- Directed by: Victor Saville
- Written by: Marjorie Gaffney Emlyn Williams
- Based on: Ever Green by Benn Levy
- Produced by: Michael Balcon
- Starring: Jessie Matthews Sonnie Hale Barry MacKay Betty Balfour
- Cinematography: Glen MacWilliams
- Edited by: Ian Dalrymple
- Music by: Richard Rodgers Lorenz Hart Harry M. Woods
- Production company: Gaumont British Pictures
- Distributed by: Gaumont British Distributors
- Release date: April 1934 (United Kingdom) 31 December 1934 (USA);
- Running time: 90 minutes
- Country: United Kingdom
- Language: English

= Evergreen (film) =

1934 British musical film

Evergreen is a 1934 British musical film directed by Victor Saville starring Jessie Matthews, Sonnie Hale and Barry MacKay. The film is based on the 1930 musical Ever Green, also starring Matthews, who plays a dual role as mother and daughter.

The film was produced at Gaumont British by Michael Balcon and shot at the Lime Grove Studios in London. The film's sets were designed by art director Alfred Junge. The music was written by Rodgers and Hart.

==Plot==
In the Edwardian era music halls of London, popular singing star Harriet Green delights audiences with her coy rendition of "Daddy Wouldn't Buy Me a Bow Wow". Harriet, who has an illegitimate baby daughter that she keeps secret from the public, is blackmailed into leaving the stage, so she moves to South Africa to raise her daughter quietly.

Years later, her daughter, Harriet Hawkes, who strongly resembles her mother, returns to London to break into showbusiness.
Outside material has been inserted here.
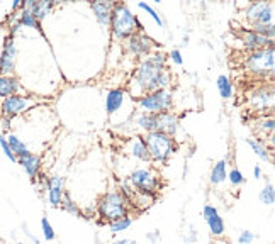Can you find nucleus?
I'll return each mask as SVG.
<instances>
[{"label":"nucleus","instance_id":"nucleus-31","mask_svg":"<svg viewBox=\"0 0 275 244\" xmlns=\"http://www.w3.org/2000/svg\"><path fill=\"white\" fill-rule=\"evenodd\" d=\"M133 225V219L129 217V215H126V217H121L118 220H113V222H109V229L111 232L118 234V232H123L126 229H129Z\"/></svg>","mask_w":275,"mask_h":244},{"label":"nucleus","instance_id":"nucleus-3","mask_svg":"<svg viewBox=\"0 0 275 244\" xmlns=\"http://www.w3.org/2000/svg\"><path fill=\"white\" fill-rule=\"evenodd\" d=\"M273 68H275L273 46L246 53L243 58V70L250 76L258 78V80H267V78L270 80L273 75Z\"/></svg>","mask_w":275,"mask_h":244},{"label":"nucleus","instance_id":"nucleus-7","mask_svg":"<svg viewBox=\"0 0 275 244\" xmlns=\"http://www.w3.org/2000/svg\"><path fill=\"white\" fill-rule=\"evenodd\" d=\"M136 104L141 109V112L155 114V116L161 112H169V110H172V105H174V92L170 89L150 92V94L138 97Z\"/></svg>","mask_w":275,"mask_h":244},{"label":"nucleus","instance_id":"nucleus-14","mask_svg":"<svg viewBox=\"0 0 275 244\" xmlns=\"http://www.w3.org/2000/svg\"><path fill=\"white\" fill-rule=\"evenodd\" d=\"M240 39H241V46H243V49H246V53H251V51H256V49L273 46L272 39H267V38H263V36L256 34V32L250 31L248 27L240 29Z\"/></svg>","mask_w":275,"mask_h":244},{"label":"nucleus","instance_id":"nucleus-20","mask_svg":"<svg viewBox=\"0 0 275 244\" xmlns=\"http://www.w3.org/2000/svg\"><path fill=\"white\" fill-rule=\"evenodd\" d=\"M128 97V92L123 89H113L107 92L105 95V110L109 116H114L118 114L124 105V100Z\"/></svg>","mask_w":275,"mask_h":244},{"label":"nucleus","instance_id":"nucleus-9","mask_svg":"<svg viewBox=\"0 0 275 244\" xmlns=\"http://www.w3.org/2000/svg\"><path fill=\"white\" fill-rule=\"evenodd\" d=\"M34 100L27 95L17 94V95H11L7 99L0 100V116L4 119H12L21 116L22 112H26L27 109L31 107Z\"/></svg>","mask_w":275,"mask_h":244},{"label":"nucleus","instance_id":"nucleus-26","mask_svg":"<svg viewBox=\"0 0 275 244\" xmlns=\"http://www.w3.org/2000/svg\"><path fill=\"white\" fill-rule=\"evenodd\" d=\"M246 144L250 146L251 151L258 156L260 159H263V161H270L272 158H270V151L267 148V144H265L263 141H260V139H255V137H246Z\"/></svg>","mask_w":275,"mask_h":244},{"label":"nucleus","instance_id":"nucleus-35","mask_svg":"<svg viewBox=\"0 0 275 244\" xmlns=\"http://www.w3.org/2000/svg\"><path fill=\"white\" fill-rule=\"evenodd\" d=\"M138 7L141 9V11L146 12L148 16H150L151 19L156 22L158 27H163V19H161V16L155 11V9H153V7L150 6V4H146V2H138Z\"/></svg>","mask_w":275,"mask_h":244},{"label":"nucleus","instance_id":"nucleus-24","mask_svg":"<svg viewBox=\"0 0 275 244\" xmlns=\"http://www.w3.org/2000/svg\"><path fill=\"white\" fill-rule=\"evenodd\" d=\"M134 124L144 131L148 134V132L155 131V124H156V116L155 114H148V112H138L136 119H134Z\"/></svg>","mask_w":275,"mask_h":244},{"label":"nucleus","instance_id":"nucleus-28","mask_svg":"<svg viewBox=\"0 0 275 244\" xmlns=\"http://www.w3.org/2000/svg\"><path fill=\"white\" fill-rule=\"evenodd\" d=\"M216 85H217V92L219 95L223 97L225 100L231 99L233 97V84H231V78L228 75H219L217 80H216Z\"/></svg>","mask_w":275,"mask_h":244},{"label":"nucleus","instance_id":"nucleus-11","mask_svg":"<svg viewBox=\"0 0 275 244\" xmlns=\"http://www.w3.org/2000/svg\"><path fill=\"white\" fill-rule=\"evenodd\" d=\"M245 19L251 24H273V4L272 2H253L246 7Z\"/></svg>","mask_w":275,"mask_h":244},{"label":"nucleus","instance_id":"nucleus-27","mask_svg":"<svg viewBox=\"0 0 275 244\" xmlns=\"http://www.w3.org/2000/svg\"><path fill=\"white\" fill-rule=\"evenodd\" d=\"M129 153H131V156H134V158L139 159V161H150V154H148V149H146V144H144L143 136H138L136 139L133 141Z\"/></svg>","mask_w":275,"mask_h":244},{"label":"nucleus","instance_id":"nucleus-25","mask_svg":"<svg viewBox=\"0 0 275 244\" xmlns=\"http://www.w3.org/2000/svg\"><path fill=\"white\" fill-rule=\"evenodd\" d=\"M17 22H19L21 27L24 26V27H31V29H38L41 32V36H44L43 29H41V22L36 21L31 11H27V9H21L19 11V14H17Z\"/></svg>","mask_w":275,"mask_h":244},{"label":"nucleus","instance_id":"nucleus-10","mask_svg":"<svg viewBox=\"0 0 275 244\" xmlns=\"http://www.w3.org/2000/svg\"><path fill=\"white\" fill-rule=\"evenodd\" d=\"M124 49L128 53H131L133 56L143 58V56H148V54L158 51V44L150 38V36L144 34V32H138V34H134L131 38L126 39Z\"/></svg>","mask_w":275,"mask_h":244},{"label":"nucleus","instance_id":"nucleus-44","mask_svg":"<svg viewBox=\"0 0 275 244\" xmlns=\"http://www.w3.org/2000/svg\"><path fill=\"white\" fill-rule=\"evenodd\" d=\"M155 234H148V237L151 239V241H160V234H158V231H153Z\"/></svg>","mask_w":275,"mask_h":244},{"label":"nucleus","instance_id":"nucleus-37","mask_svg":"<svg viewBox=\"0 0 275 244\" xmlns=\"http://www.w3.org/2000/svg\"><path fill=\"white\" fill-rule=\"evenodd\" d=\"M0 148H2L4 154H6L9 159H11V161H14V163H16L17 158H16V154H14L12 151H11V146H9V142H7L6 136H4V134H0Z\"/></svg>","mask_w":275,"mask_h":244},{"label":"nucleus","instance_id":"nucleus-42","mask_svg":"<svg viewBox=\"0 0 275 244\" xmlns=\"http://www.w3.org/2000/svg\"><path fill=\"white\" fill-rule=\"evenodd\" d=\"M253 177L256 178V180H258V178H262V168H260L258 165H256V167L253 168Z\"/></svg>","mask_w":275,"mask_h":244},{"label":"nucleus","instance_id":"nucleus-29","mask_svg":"<svg viewBox=\"0 0 275 244\" xmlns=\"http://www.w3.org/2000/svg\"><path fill=\"white\" fill-rule=\"evenodd\" d=\"M6 139H7V142H9V146H11V151H12L14 154H16V158H19V156L26 154V153H29L27 146H26L24 142H22L16 134H9V136H6Z\"/></svg>","mask_w":275,"mask_h":244},{"label":"nucleus","instance_id":"nucleus-34","mask_svg":"<svg viewBox=\"0 0 275 244\" xmlns=\"http://www.w3.org/2000/svg\"><path fill=\"white\" fill-rule=\"evenodd\" d=\"M226 180L230 182L231 187H240V185H243V183H245V175L240 172V168L235 167V168H231L230 172H228Z\"/></svg>","mask_w":275,"mask_h":244},{"label":"nucleus","instance_id":"nucleus-12","mask_svg":"<svg viewBox=\"0 0 275 244\" xmlns=\"http://www.w3.org/2000/svg\"><path fill=\"white\" fill-rule=\"evenodd\" d=\"M16 61H17V46L16 41L11 36L6 38L2 53H0V75L12 76L16 71Z\"/></svg>","mask_w":275,"mask_h":244},{"label":"nucleus","instance_id":"nucleus-1","mask_svg":"<svg viewBox=\"0 0 275 244\" xmlns=\"http://www.w3.org/2000/svg\"><path fill=\"white\" fill-rule=\"evenodd\" d=\"M109 29L113 32L114 39L126 41L128 38H131V36L138 34V32H143V24L128 4L118 2L114 4Z\"/></svg>","mask_w":275,"mask_h":244},{"label":"nucleus","instance_id":"nucleus-41","mask_svg":"<svg viewBox=\"0 0 275 244\" xmlns=\"http://www.w3.org/2000/svg\"><path fill=\"white\" fill-rule=\"evenodd\" d=\"M21 6H22V0H14V2H12V12L21 11Z\"/></svg>","mask_w":275,"mask_h":244},{"label":"nucleus","instance_id":"nucleus-6","mask_svg":"<svg viewBox=\"0 0 275 244\" xmlns=\"http://www.w3.org/2000/svg\"><path fill=\"white\" fill-rule=\"evenodd\" d=\"M275 92H273V85L272 82H262L260 85H255L246 92L245 95V102L246 107L250 109V112L255 114H262V116H267L273 112V104H275Z\"/></svg>","mask_w":275,"mask_h":244},{"label":"nucleus","instance_id":"nucleus-19","mask_svg":"<svg viewBox=\"0 0 275 244\" xmlns=\"http://www.w3.org/2000/svg\"><path fill=\"white\" fill-rule=\"evenodd\" d=\"M16 163H19L22 170L27 173V177L29 178H38L39 177V173H41V158L38 154H34V153H26V154H22L17 158Z\"/></svg>","mask_w":275,"mask_h":244},{"label":"nucleus","instance_id":"nucleus-5","mask_svg":"<svg viewBox=\"0 0 275 244\" xmlns=\"http://www.w3.org/2000/svg\"><path fill=\"white\" fill-rule=\"evenodd\" d=\"M144 144H146L148 154H150V161L156 165H165L169 159L174 156L177 151V142L175 137H170L163 132L151 131L143 136Z\"/></svg>","mask_w":275,"mask_h":244},{"label":"nucleus","instance_id":"nucleus-30","mask_svg":"<svg viewBox=\"0 0 275 244\" xmlns=\"http://www.w3.org/2000/svg\"><path fill=\"white\" fill-rule=\"evenodd\" d=\"M248 29L256 32V34L263 36V38L273 41V36H275V26L273 24H267V26L265 24H251V26H248Z\"/></svg>","mask_w":275,"mask_h":244},{"label":"nucleus","instance_id":"nucleus-43","mask_svg":"<svg viewBox=\"0 0 275 244\" xmlns=\"http://www.w3.org/2000/svg\"><path fill=\"white\" fill-rule=\"evenodd\" d=\"M2 126H4V131H9V129H11V119H2Z\"/></svg>","mask_w":275,"mask_h":244},{"label":"nucleus","instance_id":"nucleus-2","mask_svg":"<svg viewBox=\"0 0 275 244\" xmlns=\"http://www.w3.org/2000/svg\"><path fill=\"white\" fill-rule=\"evenodd\" d=\"M165 70L167 68L156 66V64L146 56L138 64L136 71H134V75H133L131 87H129L131 95H134L138 99V97H141L144 94L160 90V76Z\"/></svg>","mask_w":275,"mask_h":244},{"label":"nucleus","instance_id":"nucleus-18","mask_svg":"<svg viewBox=\"0 0 275 244\" xmlns=\"http://www.w3.org/2000/svg\"><path fill=\"white\" fill-rule=\"evenodd\" d=\"M90 9L94 12L97 22L102 27H109L111 26V16H113V9L114 2H107V0H95L90 4Z\"/></svg>","mask_w":275,"mask_h":244},{"label":"nucleus","instance_id":"nucleus-8","mask_svg":"<svg viewBox=\"0 0 275 244\" xmlns=\"http://www.w3.org/2000/svg\"><path fill=\"white\" fill-rule=\"evenodd\" d=\"M129 183L134 187L136 192L148 193V195H155L161 187L160 175L148 167H139L133 170L131 175H129Z\"/></svg>","mask_w":275,"mask_h":244},{"label":"nucleus","instance_id":"nucleus-4","mask_svg":"<svg viewBox=\"0 0 275 244\" xmlns=\"http://www.w3.org/2000/svg\"><path fill=\"white\" fill-rule=\"evenodd\" d=\"M95 209L100 219H104L105 222H113V220L129 215L131 204L119 190H109L99 199Z\"/></svg>","mask_w":275,"mask_h":244},{"label":"nucleus","instance_id":"nucleus-22","mask_svg":"<svg viewBox=\"0 0 275 244\" xmlns=\"http://www.w3.org/2000/svg\"><path fill=\"white\" fill-rule=\"evenodd\" d=\"M255 124V132L258 136H262V137H270L272 139L273 137V127H275V122H273V117H272V114H268V116H260L256 121L253 122Z\"/></svg>","mask_w":275,"mask_h":244},{"label":"nucleus","instance_id":"nucleus-17","mask_svg":"<svg viewBox=\"0 0 275 244\" xmlns=\"http://www.w3.org/2000/svg\"><path fill=\"white\" fill-rule=\"evenodd\" d=\"M54 7V2H49V0H39V2H34V0H24L22 2L21 9H27L31 11V14L34 16V19L41 22L44 21L46 17L49 16V12L53 11Z\"/></svg>","mask_w":275,"mask_h":244},{"label":"nucleus","instance_id":"nucleus-23","mask_svg":"<svg viewBox=\"0 0 275 244\" xmlns=\"http://www.w3.org/2000/svg\"><path fill=\"white\" fill-rule=\"evenodd\" d=\"M226 177H228V159H219L211 170L209 182H211V185H221V183L226 182Z\"/></svg>","mask_w":275,"mask_h":244},{"label":"nucleus","instance_id":"nucleus-13","mask_svg":"<svg viewBox=\"0 0 275 244\" xmlns=\"http://www.w3.org/2000/svg\"><path fill=\"white\" fill-rule=\"evenodd\" d=\"M202 217L206 220L207 227H209V232L211 236L214 237H221L225 236V231H226V225H225V220H223L221 214L217 212V209L214 205H204L202 209Z\"/></svg>","mask_w":275,"mask_h":244},{"label":"nucleus","instance_id":"nucleus-21","mask_svg":"<svg viewBox=\"0 0 275 244\" xmlns=\"http://www.w3.org/2000/svg\"><path fill=\"white\" fill-rule=\"evenodd\" d=\"M22 92V85L17 76L0 75V100L7 99L11 95H17Z\"/></svg>","mask_w":275,"mask_h":244},{"label":"nucleus","instance_id":"nucleus-16","mask_svg":"<svg viewBox=\"0 0 275 244\" xmlns=\"http://www.w3.org/2000/svg\"><path fill=\"white\" fill-rule=\"evenodd\" d=\"M180 129V121H179V116L175 112H161V114H156V124H155V131L158 132H163V134L170 136V137H175L177 132Z\"/></svg>","mask_w":275,"mask_h":244},{"label":"nucleus","instance_id":"nucleus-33","mask_svg":"<svg viewBox=\"0 0 275 244\" xmlns=\"http://www.w3.org/2000/svg\"><path fill=\"white\" fill-rule=\"evenodd\" d=\"M60 207H62L65 212H68V214H72V215H82L80 207H78L75 202L72 200V197H70L68 193H65L63 202H62V205H60Z\"/></svg>","mask_w":275,"mask_h":244},{"label":"nucleus","instance_id":"nucleus-36","mask_svg":"<svg viewBox=\"0 0 275 244\" xmlns=\"http://www.w3.org/2000/svg\"><path fill=\"white\" fill-rule=\"evenodd\" d=\"M41 229H43V236L46 241H54L57 239V232H54L53 225L49 224V220L46 217L41 219Z\"/></svg>","mask_w":275,"mask_h":244},{"label":"nucleus","instance_id":"nucleus-38","mask_svg":"<svg viewBox=\"0 0 275 244\" xmlns=\"http://www.w3.org/2000/svg\"><path fill=\"white\" fill-rule=\"evenodd\" d=\"M256 239V236L251 231H243V232H240V236H238V242L240 244H250V242H253Z\"/></svg>","mask_w":275,"mask_h":244},{"label":"nucleus","instance_id":"nucleus-32","mask_svg":"<svg viewBox=\"0 0 275 244\" xmlns=\"http://www.w3.org/2000/svg\"><path fill=\"white\" fill-rule=\"evenodd\" d=\"M258 199L260 202H262L263 205H273L275 204V188L272 183H267L263 188H262V192H260V195H258Z\"/></svg>","mask_w":275,"mask_h":244},{"label":"nucleus","instance_id":"nucleus-40","mask_svg":"<svg viewBox=\"0 0 275 244\" xmlns=\"http://www.w3.org/2000/svg\"><path fill=\"white\" fill-rule=\"evenodd\" d=\"M113 244H136L134 239H118V241H114Z\"/></svg>","mask_w":275,"mask_h":244},{"label":"nucleus","instance_id":"nucleus-39","mask_svg":"<svg viewBox=\"0 0 275 244\" xmlns=\"http://www.w3.org/2000/svg\"><path fill=\"white\" fill-rule=\"evenodd\" d=\"M169 58L177 64V66H182V64H184V58H182L180 49H172V53L169 54Z\"/></svg>","mask_w":275,"mask_h":244},{"label":"nucleus","instance_id":"nucleus-15","mask_svg":"<svg viewBox=\"0 0 275 244\" xmlns=\"http://www.w3.org/2000/svg\"><path fill=\"white\" fill-rule=\"evenodd\" d=\"M46 183V197H48V202L51 207H60L63 202L65 197V178L62 177H48L44 180Z\"/></svg>","mask_w":275,"mask_h":244}]
</instances>
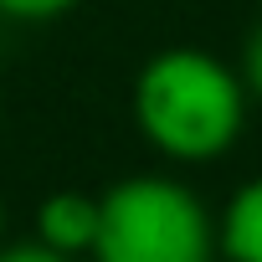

Handsome young publicity man Tommy Thompson convinces a theatre producer to feature Harriet Hawkes in a new revue as the "remarkably preserved" original Harriet Green. The ruse works, but when Harriet Hawkes and Tommy fall in love, the public believes that Harriet is her 50-year-old mother and that Tommy is her son.

The masquerade is revealed when the younger Harriet performs a strip-tease dance to the Harry M. Woods song "Over My Shoulder."

==Cast==
- Jessie Matthews as Harriet Green
- Sonnie Hale as Leslie Benn
- Betty Balfour as Maudie
- Barry MacKay as Tommy Thompson
- Ivor McLaren as Marquis of Staines
- Hartley Power as Treadwell
- Patrick Ludlow as Lord Shropshire
- Betty Shale as Mrs Hawkes
- Marjorie Brooks as Marjorie Moore
- Stewart Granger as Audience Member
- Charles Mortimer as Butler
- Cyril Smith as Stage Manager

Matthews, a popular English actress, dancer and singer of the 1930s, performs a dual role as music-hall star Harriet Green and her daughter Harriet Hawkes. Hale was Matthews' real-life husband.

==Production==
Capitalising on the success of Jessie Matthews' performance in the 1930 West End production of Rodgers and Hart's Ever Green musical, and on film with The Good Companions. producer Michael Balcon engaged her for Emlyn Williams' film adaptation of Benn W. Levy's stage play. Harry M. Woods added four songs, dropping a number of the original Rodgers and Hart numbers.

RKO, Fred Astaire's Hollywood studio, prevented Balcon from engaging Astaire, who was then appearing in The Gay Divorce at London's Palace Theatre and wanted to appear with Matthews. Contemporary reviews commented that such a partnership would be popular with critics and public.

Even though Matthews was at the peak of her popularity at the time, she was close to a mental breakdown during the making of the film. In her autobiography, Over My Shoulder, Matthews credited director Victor Saville with providing her the support that she had needed to complete the filming.

==Reception==
When the movie premiered at the Radio City Music Hall, critic Andre Sennwald of The New York Times praised the film and Matthews' performance: "Evergreen is the most pleasurable musical comedy yet offered us by the ambitious British screen industry. Both in its suave and expert technical arrangement and in its superb Rodgers and Hart songs, this Gaumont-British screen edition of Benn W. Levy's London play is a considerable joy. In addition it is fortunate in the presence of Jessie Matthews, a nimble and winning dryad of song and dance, who deserves to be better known to American film audiences. A joyous and captivating nymph, she is the feminine counterpart of Fred Astaire. If Hollywood has the welfare of its customers at heart, it will immediately team her with Mr. Astaire in what should certainly be the perfect partnership."

Following the film's success in the U.S., MGM extended an offer of a major Hollywood role to Matthews, but Gaumont British refused to release her.